Did you know... there is a geothermal “ocean” in Utah?

Just 30 minutes from Salt Lake City is Utah’s very own “ocean”. Built out of natural hot springs is the Bonneville Seabase, where you can go snorkeling and scuba diving! You will also find many different types of tropical fish during your underwater expedition.

Seabase gets its name from Lake Bonneville, a massive lake that covered the western half of Utah, and parts of Idaho and Nevada until about 13,000 years ago. The owners of Seabase, Linda Nelson and George Sanders, bought the land in 1988. Back then, it was a muddy marsh land covered in garbage. Today there are four areas to train and test your diving skills.

The first is White Rock Bay. It is the best place to see the tropical fish that live at Bonneville. Due to multiple warm springs located there, White Rock Bay The best time to see all of the fish is during the winter months, as that is where they congregate to keep warm.
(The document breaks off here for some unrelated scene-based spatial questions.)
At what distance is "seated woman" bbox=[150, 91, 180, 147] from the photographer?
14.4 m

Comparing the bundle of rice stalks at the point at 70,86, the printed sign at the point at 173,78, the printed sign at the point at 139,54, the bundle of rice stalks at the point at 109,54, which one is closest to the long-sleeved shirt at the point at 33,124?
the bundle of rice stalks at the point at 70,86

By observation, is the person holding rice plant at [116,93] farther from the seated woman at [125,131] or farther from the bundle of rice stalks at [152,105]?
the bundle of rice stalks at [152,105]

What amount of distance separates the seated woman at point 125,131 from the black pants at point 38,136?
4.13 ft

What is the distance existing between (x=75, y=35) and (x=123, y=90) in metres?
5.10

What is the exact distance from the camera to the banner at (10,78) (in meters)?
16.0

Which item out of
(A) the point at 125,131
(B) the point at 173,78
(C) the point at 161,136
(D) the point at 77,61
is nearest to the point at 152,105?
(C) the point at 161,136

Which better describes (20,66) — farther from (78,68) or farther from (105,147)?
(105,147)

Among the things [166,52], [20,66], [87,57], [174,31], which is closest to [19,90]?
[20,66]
Second is Habitat Bay. The pool is a man-made area underwater where air used to be pumped in so people could breathe while diving. While air is not being pumped into the pool continuously anymore, a diver can request for it to be filled up temporarily. The pool also has a sunken boat that is used for training and platforms that are 24 ft (~7 m) deep which makes them perfect for open-water scuba training.

Next is the Trench. The Trench is where Seabase is kept natural. While it is somewhat shallow, there is an abundance of fauna and natural biology. Due to its length, the Trench is a great place to practice your fin kicks and swim some “laps”!

Finally, there is the Abyss. While it is 62 ft (~19 m) deep, it has been altitude adjusted to 84 ft (~26 m). The Abyss was built for deep water training and is a good place to try out your buoyancy skills. It is also great for learning about safety stops, the importance of buddy diving, and night/limited visibility skills.

As mentioned before, Bonneville Seabase has an abundance of marine life! The “ocean” has fish of all shapes and sizes, from the 50-pound grouper to the little mollies. They have schools of pinfish and two friendly cortez angels. While you are exploring the waters, you might also find butterfly fish, snappers, mullet, black drum, jacks, tunicates, grunts, and more!